On September 27, the University of Toronto’s Men’s Issues Awareness Society (UTMIA) and the Canadian Association for Equality (CAFE) hosted an event called “Why We Need Campus Men’s Centres.” Dr. Miles Groth, who published a book called Engaging College Men: Discovering What Works, was the keynote speaker for the event.
Groth’s lecture focused on the difficulties facing young men in today’s universitys and professional programs, as well as his experience hosting a men’s centre at Wagner College. He believes that a men’s centre has become necessary for men to flourish in the “noxious sociocultural environment” that is present in today’s universities.
At the event, CAFE announced that they had reached $35,000 out of their $50,000 goal to establish a Canadian Centre for Men and Families in Toronto. The group hoped to see the arrival of not only men’s centres in universities, but also support centres for men in the general community. Several prominent members of the Men’s Rights Movement visited the lecture, including Paul Elam from A Voice for Men (AVfM) and Karen Straughan from A Girl Writes What. Nick Reading from Men’s Rights Edmonton was also at the event. They came to give CAFE their support and to promote a follow-up rally the next day.
A lecture on campus by Dr. Warren Farrell last November was met with almost 100 protesters, some of whom barricaded doors and shouted at attendees. The incident prompted a highly publicized debate between the University of Toronto Students’ Union (UTSU) and senior administrators over the acceptable limits of free speech on campus.
In the hour prior to the event, there was a sense of unease. “I expected protesters to be here like last year,” said Ethan Hu, a second-year student. “I was a bit nervous that I’d be yelled at.” After the event, Hu said that he was “pleasantly surprised” that the event was held without difficulties. No protesters were ultimately present.
U of T administration charged UTMIA a mandatory fee of $964 to cover the security costs in the event of another large-scale protest. Almost a half-dozen police officers were stationed at the entrance of the lecture hall. Organizers managed to pay the fee using donations from CAFE supporters, but sources say AVfM is considering legal action to get the fee refunded.
“I can’t believe [CAFE] had to be charged,” said Jonathan Turner, a “curious” observer who wanted to know more about men’s issues. “It should be the protesters who get stuck with the bill.” He was not aware that this was a large, contentious issue in the past because of the lecture hall’s “peaceful and open” atmosphere.
A follow-up event called A Rally for Men and Boys in Crisis occurred the next day at Queen’s Park. Hosted by AVfM and other partners concerned with men’s rights, the event was an opportunity for supporters to share their stories. Many of the guests from Groth’s lecture returned for the rally and were also given a chance to speak.

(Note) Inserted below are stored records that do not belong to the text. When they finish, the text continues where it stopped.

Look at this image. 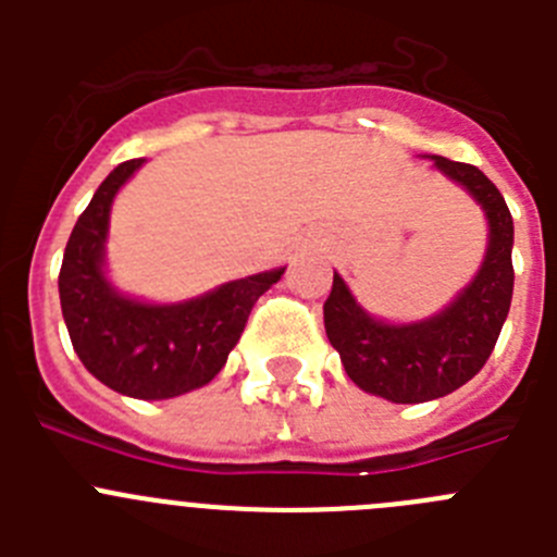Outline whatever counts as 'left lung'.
<instances>
[{
  "mask_svg": "<svg viewBox=\"0 0 557 557\" xmlns=\"http://www.w3.org/2000/svg\"><path fill=\"white\" fill-rule=\"evenodd\" d=\"M430 159L451 184L469 191L488 220V248L474 278L424 321L373 318L339 273L323 304L326 337L354 385L393 405L432 401L476 376L494 351L513 298V218L505 198L476 166L444 156Z\"/></svg>",
  "mask_w": 557,
  "mask_h": 557,
  "instance_id": "1",
  "label": "left lung"
}]
</instances>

Half an hour into the rally, a group of around 20 protesters from Bash Back!, a radical anarchist queer organization, arrived in front of Queen’s Park. The group was not affiliated with the university. The protesters attempted to march up to the rally attendees, but were quickly stopped by three police officers. A clear boundary was created between Bash Back! and the activists.
The group proceeded to make a non-violent protest against the rally. They chanted that the supporters were sexist and homophobic, and waved signs that read “Listen to Women” and “Sexism is not a Right.” In the middle of their protest, a few members of the group climbed the Ontario Veterans Memorial and shouted slogans such as “MRA, go away!” They were eventually convinced by police to step down and return to their previous location.
Members of Bash Back! declined to comment.
“It’s so critical that we don’t shut up,” said Paul Elam, using the microphone to address the protesters. “If I shut up, I’m going to contribute to the suicide of men and boys. If I don’t want to talk about these problems, who’s going to?” Other speakers talked over the chants to give their personal stories about the injustices that men still face today.
A few students were more open about the presence of the demonstrators. “They are not so bad,” said Dennis Najm, a student from York University. “They are a bit rude, but at least they are obeying the cops. At least they are not doing anything illegal.” Najm admitted that he was curious to hear from different sides of the issue, but was disappointed that only a “fringe radical group” came to protest.
“I’m glad to see that these groups are still around,” said John MacTaggart, a Life Sciences student at U of T. He was afraid that students had “scared these groups off campus” after last year’s events. “What sort of university are we if we can’t handle a bit of noisy discourse?”